The Duke of Buckingham's Light Infantry is a fictional regiment of the British Army depicted in a series of historical novels by John Mackenzie. They are nicknamed "The Sky Blues" from their sky-blue facings. They bear the chained-and-collared Swan badge of the Mandeville family superimposed over the Bugle badge of the Light Infantry as their cap badge.

History of the Regiment
It was raised and founded in 1685 as Buckingham's Foot by John Villiers, the Duke of Buckingham, by order of King James II. It served in the War of the Spanish Succession (1701–1714) and fought at the Duke of Marlborough's victories of Blenheim, Ramillies, Oudenarde, and Malplaquet.

It was renamed Villier's Foot when it was commanded by Major-General Sir Ambrose Villiers, a colonel from 1742 to 1748. It served in the War of the Austrian Succession (1740–1748) at Dettingen and Fontenoy. It then returned home to battle the Young Pretender's forces at the battles of Falkirk and Culloden in 1746. They served in the Seven Years' War (1754–1763) in North America as part of General Braddock's Expedition (1755) and was part of General Wolfe's Expedition to Quebec (1759). They later returned to America in 1772, serving in the Revolutionary War from 1775 to 1783. They afterwards spent time in India.

They were called back to England from India in 1808. Now called The Buckinghamshire Regiment, the Sky Blues were selected as one of Sir John Moore's Light Infantry corps. They spent the next six years battling the French in Portugal and Spain, winning the battle honours of Corunna, Talavera, Busaco, Fuentes D’Onoro, Ciudad Rodrigo, Badajoz, Salamanca, Vittoria, and the Pyrenees.  They were among the regiments that served at the Battle of Waterloo (June 16–19, 1815).

In 1855 the regiment, with its modern title of The Duke of Buckingham's Light Infantry, embarked for the Crimean War (1853–1856). Following the mayhem of the battles of The Alma and Inkerman, the Sky Blues were sent straight into the Indian Mutiny (1857). A spell on the North-West Frontier at the end of the century combating the Afghan tribes, prepared the regiment for the ordeal of the Second Boer War in 1899. At the outbreak of the Great War in 1914 The Duke of Buckingham's Light Infantry was involved in the great retreat from Mons to the Aisne and the desperate First Battle of Ypres. 
Despite its losses the regiment raised fifteen battalions from the county of Buckinghamshire and boasted that at least one took part in every battle of the war. The Second World War saw the two regular battalions serve on different fronts. The First Battalion fought at Dunkirk (1940) while the Second Battalion fought the Italians in the Western Desert (1940).

The regiment's most recent battle honour was won in the Falklands in 1982.

Notable Commanders
The Colonel of the regiment from 1742 to 1748 was Major-General Sir Ambrose Villiers, a nephew of the eighth Duke of Buckingham.
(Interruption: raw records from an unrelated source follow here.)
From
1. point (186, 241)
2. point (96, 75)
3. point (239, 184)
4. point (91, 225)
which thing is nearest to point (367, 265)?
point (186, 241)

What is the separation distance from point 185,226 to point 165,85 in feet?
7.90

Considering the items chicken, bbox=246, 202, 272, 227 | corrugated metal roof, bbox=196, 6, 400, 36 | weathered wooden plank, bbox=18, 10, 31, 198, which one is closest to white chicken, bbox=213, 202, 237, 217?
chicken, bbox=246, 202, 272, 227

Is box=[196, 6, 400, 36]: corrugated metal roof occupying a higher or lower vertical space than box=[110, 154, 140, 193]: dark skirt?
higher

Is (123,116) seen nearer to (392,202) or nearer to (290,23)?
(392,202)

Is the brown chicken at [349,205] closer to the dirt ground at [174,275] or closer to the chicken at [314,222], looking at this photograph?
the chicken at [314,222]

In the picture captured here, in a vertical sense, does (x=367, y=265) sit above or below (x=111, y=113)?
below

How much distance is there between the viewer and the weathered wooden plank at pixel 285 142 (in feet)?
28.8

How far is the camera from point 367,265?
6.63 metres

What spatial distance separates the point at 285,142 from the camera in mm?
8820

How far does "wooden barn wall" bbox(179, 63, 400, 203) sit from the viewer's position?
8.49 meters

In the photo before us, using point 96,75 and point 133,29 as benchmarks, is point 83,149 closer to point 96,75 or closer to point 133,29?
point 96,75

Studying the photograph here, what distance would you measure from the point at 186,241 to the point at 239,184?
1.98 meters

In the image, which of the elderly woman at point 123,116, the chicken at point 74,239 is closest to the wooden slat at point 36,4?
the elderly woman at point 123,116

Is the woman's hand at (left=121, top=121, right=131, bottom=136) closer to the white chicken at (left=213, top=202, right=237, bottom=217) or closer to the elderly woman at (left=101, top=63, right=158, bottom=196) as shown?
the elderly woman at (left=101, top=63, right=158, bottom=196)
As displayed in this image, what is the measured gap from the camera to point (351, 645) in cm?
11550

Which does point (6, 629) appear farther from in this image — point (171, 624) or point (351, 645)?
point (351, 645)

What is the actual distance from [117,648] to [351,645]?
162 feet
He has been with the regiment since he was a young Ensign at the Battle of Malplaquet (1709). He commanded a company in the regiment (indicating at least Captain's rank) during the Jacobite rising of 1715.

References
Volume One: The Swan on the Buglehorn
Volume Two: Gideon's Sword Bearers – Covers the Battle of Dettingen (1743) and Battle of Fontenoy (1745) against the French and the Battle of Falkirk (1745) and Battle of Culloden (1746) against Bonnie Prince Charlie's Scottish Jacobite Army.

Historical Errors 
The 2nd Duke of Buckingham (1628–1687) was named George Villiers, not John Villiers. His older brother Charles died a few years after being born and George had no other surviving male siblings.
George Villiers was the 2nd (and last) Duke of Buckingham in the Villiers line. He might have meant John Sheffield, 1st Duke of Buckingham and Normanby (1648–1721), who would have been alive during the novel's timeframe.